Voordat u doorgaat met het afstellen van het stationaire toerental van de motor, moet u ervoor zorgen dat de klepspelingen van het gasdistributiemechanisme correct zijn ingesteld, het luchtfilterelement schoon is, de bougies in goede staat verkeren, het ontstekingstijdstip is onfeilbaar en de klep voor het verrijken van het brandstofmengsel is volledig geopend.
Noodzakelijk
- - schroevendraaier,
- - apparaten voor het aanpassen van de XX.
instructies:
Stap 1
De noodzaak om het stationair toerental van de motor te regelen ontstaat in het geval van een onstabiele motorwerking of een plotselinge stop van de motor tijdens het schakelen, of tijdens het wachten op een verkeerslichtsignaal, of in andere soortgelijke omstandigheden.
Stap 2
Wanneer instrumentatie wordt gebruikt om het stationaire toerental van de motor te regelen, wordt het contact uitgeschakeld en zijn de uiteinden van hun draden verbonden met de punten die zijn aangegeven in het stroomschema of de gebruiksaanwijzing.
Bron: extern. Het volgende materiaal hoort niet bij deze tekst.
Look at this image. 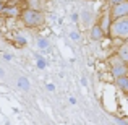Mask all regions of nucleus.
Segmentation results:
<instances>
[{
    "label": "nucleus",
    "instance_id": "nucleus-1",
    "mask_svg": "<svg viewBox=\"0 0 128 125\" xmlns=\"http://www.w3.org/2000/svg\"><path fill=\"white\" fill-rule=\"evenodd\" d=\"M109 36L112 39H120V41H126L128 38V16H120V18L110 20L109 25Z\"/></svg>",
    "mask_w": 128,
    "mask_h": 125
},
{
    "label": "nucleus",
    "instance_id": "nucleus-2",
    "mask_svg": "<svg viewBox=\"0 0 128 125\" xmlns=\"http://www.w3.org/2000/svg\"><path fill=\"white\" fill-rule=\"evenodd\" d=\"M21 20L28 28H34V26H41L44 23V15L34 8H28L21 13Z\"/></svg>",
    "mask_w": 128,
    "mask_h": 125
},
{
    "label": "nucleus",
    "instance_id": "nucleus-3",
    "mask_svg": "<svg viewBox=\"0 0 128 125\" xmlns=\"http://www.w3.org/2000/svg\"><path fill=\"white\" fill-rule=\"evenodd\" d=\"M126 15H128V3H126V0L117 3V5H112V10L109 12L110 20L120 18V16H126Z\"/></svg>",
    "mask_w": 128,
    "mask_h": 125
},
{
    "label": "nucleus",
    "instance_id": "nucleus-4",
    "mask_svg": "<svg viewBox=\"0 0 128 125\" xmlns=\"http://www.w3.org/2000/svg\"><path fill=\"white\" fill-rule=\"evenodd\" d=\"M104 34H106V33L102 31V28H100L99 25H94L92 28H91V39H92V41H100V39L104 38Z\"/></svg>",
    "mask_w": 128,
    "mask_h": 125
},
{
    "label": "nucleus",
    "instance_id": "nucleus-5",
    "mask_svg": "<svg viewBox=\"0 0 128 125\" xmlns=\"http://www.w3.org/2000/svg\"><path fill=\"white\" fill-rule=\"evenodd\" d=\"M112 75L115 76H122V75H126V65L125 62L123 63H117V65H112Z\"/></svg>",
    "mask_w": 128,
    "mask_h": 125
},
{
    "label": "nucleus",
    "instance_id": "nucleus-6",
    "mask_svg": "<svg viewBox=\"0 0 128 125\" xmlns=\"http://www.w3.org/2000/svg\"><path fill=\"white\" fill-rule=\"evenodd\" d=\"M115 83H117V86H118L123 93H126V91H128V76L126 75L117 76V78H115Z\"/></svg>",
    "mask_w": 128,
    "mask_h": 125
},
{
    "label": "nucleus",
    "instance_id": "nucleus-7",
    "mask_svg": "<svg viewBox=\"0 0 128 125\" xmlns=\"http://www.w3.org/2000/svg\"><path fill=\"white\" fill-rule=\"evenodd\" d=\"M0 15H5V16H16L18 15V8L16 7H3Z\"/></svg>",
    "mask_w": 128,
    "mask_h": 125
},
{
    "label": "nucleus",
    "instance_id": "nucleus-8",
    "mask_svg": "<svg viewBox=\"0 0 128 125\" xmlns=\"http://www.w3.org/2000/svg\"><path fill=\"white\" fill-rule=\"evenodd\" d=\"M118 57L123 60V62H126V60H128V46L125 44V41H123V46L118 49Z\"/></svg>",
    "mask_w": 128,
    "mask_h": 125
},
{
    "label": "nucleus",
    "instance_id": "nucleus-9",
    "mask_svg": "<svg viewBox=\"0 0 128 125\" xmlns=\"http://www.w3.org/2000/svg\"><path fill=\"white\" fill-rule=\"evenodd\" d=\"M81 16H83V25H84V26H89L91 20H92V13H91L89 10H83V12H81Z\"/></svg>",
    "mask_w": 128,
    "mask_h": 125
},
{
    "label": "nucleus",
    "instance_id": "nucleus-10",
    "mask_svg": "<svg viewBox=\"0 0 128 125\" xmlns=\"http://www.w3.org/2000/svg\"><path fill=\"white\" fill-rule=\"evenodd\" d=\"M109 25H110V16H109V12L106 13V15H104V20L102 21H100V28H102V31L106 33V31H109Z\"/></svg>",
    "mask_w": 128,
    "mask_h": 125
},
{
    "label": "nucleus",
    "instance_id": "nucleus-11",
    "mask_svg": "<svg viewBox=\"0 0 128 125\" xmlns=\"http://www.w3.org/2000/svg\"><path fill=\"white\" fill-rule=\"evenodd\" d=\"M18 86H20V89L28 91V89H29V81H28V78H24V76H20V78H18Z\"/></svg>",
    "mask_w": 128,
    "mask_h": 125
},
{
    "label": "nucleus",
    "instance_id": "nucleus-12",
    "mask_svg": "<svg viewBox=\"0 0 128 125\" xmlns=\"http://www.w3.org/2000/svg\"><path fill=\"white\" fill-rule=\"evenodd\" d=\"M38 47H41V49H46V47H49V41H47L46 38L38 39Z\"/></svg>",
    "mask_w": 128,
    "mask_h": 125
},
{
    "label": "nucleus",
    "instance_id": "nucleus-13",
    "mask_svg": "<svg viewBox=\"0 0 128 125\" xmlns=\"http://www.w3.org/2000/svg\"><path fill=\"white\" fill-rule=\"evenodd\" d=\"M70 39H72V41H80V33L78 31H72L70 33Z\"/></svg>",
    "mask_w": 128,
    "mask_h": 125
},
{
    "label": "nucleus",
    "instance_id": "nucleus-14",
    "mask_svg": "<svg viewBox=\"0 0 128 125\" xmlns=\"http://www.w3.org/2000/svg\"><path fill=\"white\" fill-rule=\"evenodd\" d=\"M38 68H41V70L46 68V60L41 59V57H38Z\"/></svg>",
    "mask_w": 128,
    "mask_h": 125
},
{
    "label": "nucleus",
    "instance_id": "nucleus-15",
    "mask_svg": "<svg viewBox=\"0 0 128 125\" xmlns=\"http://www.w3.org/2000/svg\"><path fill=\"white\" fill-rule=\"evenodd\" d=\"M47 89H49V91H55V84H52V83H47Z\"/></svg>",
    "mask_w": 128,
    "mask_h": 125
},
{
    "label": "nucleus",
    "instance_id": "nucleus-16",
    "mask_svg": "<svg viewBox=\"0 0 128 125\" xmlns=\"http://www.w3.org/2000/svg\"><path fill=\"white\" fill-rule=\"evenodd\" d=\"M72 20H73V21H80V15H78V13H73V15H72Z\"/></svg>",
    "mask_w": 128,
    "mask_h": 125
},
{
    "label": "nucleus",
    "instance_id": "nucleus-17",
    "mask_svg": "<svg viewBox=\"0 0 128 125\" xmlns=\"http://www.w3.org/2000/svg\"><path fill=\"white\" fill-rule=\"evenodd\" d=\"M18 42L21 44V46H24V44H26V39H23V36H18Z\"/></svg>",
    "mask_w": 128,
    "mask_h": 125
},
{
    "label": "nucleus",
    "instance_id": "nucleus-18",
    "mask_svg": "<svg viewBox=\"0 0 128 125\" xmlns=\"http://www.w3.org/2000/svg\"><path fill=\"white\" fill-rule=\"evenodd\" d=\"M120 2H123V0H109L110 5H117V3H120Z\"/></svg>",
    "mask_w": 128,
    "mask_h": 125
},
{
    "label": "nucleus",
    "instance_id": "nucleus-19",
    "mask_svg": "<svg viewBox=\"0 0 128 125\" xmlns=\"http://www.w3.org/2000/svg\"><path fill=\"white\" fill-rule=\"evenodd\" d=\"M3 59H5V60H12V55H10V54H5V55H3Z\"/></svg>",
    "mask_w": 128,
    "mask_h": 125
},
{
    "label": "nucleus",
    "instance_id": "nucleus-20",
    "mask_svg": "<svg viewBox=\"0 0 128 125\" xmlns=\"http://www.w3.org/2000/svg\"><path fill=\"white\" fill-rule=\"evenodd\" d=\"M70 104H76V99H75V97H70Z\"/></svg>",
    "mask_w": 128,
    "mask_h": 125
},
{
    "label": "nucleus",
    "instance_id": "nucleus-21",
    "mask_svg": "<svg viewBox=\"0 0 128 125\" xmlns=\"http://www.w3.org/2000/svg\"><path fill=\"white\" fill-rule=\"evenodd\" d=\"M2 76H3V70L0 68V78H2Z\"/></svg>",
    "mask_w": 128,
    "mask_h": 125
},
{
    "label": "nucleus",
    "instance_id": "nucleus-22",
    "mask_svg": "<svg viewBox=\"0 0 128 125\" xmlns=\"http://www.w3.org/2000/svg\"><path fill=\"white\" fill-rule=\"evenodd\" d=\"M2 8H3V5H2V2H0V12H2Z\"/></svg>",
    "mask_w": 128,
    "mask_h": 125
},
{
    "label": "nucleus",
    "instance_id": "nucleus-23",
    "mask_svg": "<svg viewBox=\"0 0 128 125\" xmlns=\"http://www.w3.org/2000/svg\"><path fill=\"white\" fill-rule=\"evenodd\" d=\"M0 2H3V0H0Z\"/></svg>",
    "mask_w": 128,
    "mask_h": 125
}]
</instances>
Vervolgens wordt de motor gestart en wordt de hoeveelheid brandstofmengsel op de toerenteller geschroefd, de koppelfrequentie wordt op 800 + 50 tpm gebracht.
Stap 3
In de volgende fase wordt het CO2-gehalte in de uitlaatgassen geregeld door de schroef voor de kwaliteit van het brandstofmengsel, deze parameter mag niet hoger zijn dan drie procent.
Stap 4
Ervaren automobilisten geven er de voorkeur aan om het stationaire toerental van de motor aan te passen, vertrouwend op hun eigen oren. Draaiende schroeven afwisselend; de hoeveelheid van het mengsel (door de snelheid te verlagen) en de kwaliteit van het mengsel (door het koppel te maximaliseren). Dergelijke acties worden herhaald totdat een zacht gebrul van de motor wordt bereikt in elke modus (inclusief XX).